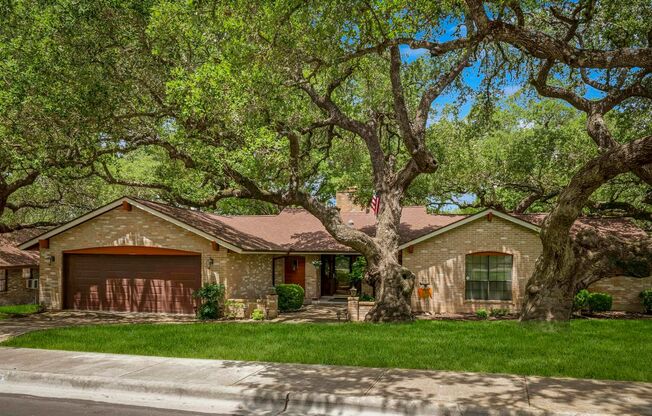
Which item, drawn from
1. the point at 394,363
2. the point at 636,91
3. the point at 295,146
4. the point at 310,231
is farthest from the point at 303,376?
the point at 310,231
□ □ □
Reproduce the lines above word for word, leaving out the picture.

* [Correct output]
Which item, drawn from
1. the point at 394,363
2. the point at 636,91
3. the point at 295,146
4. the point at 310,231
is farthest from the point at 303,376?
the point at 310,231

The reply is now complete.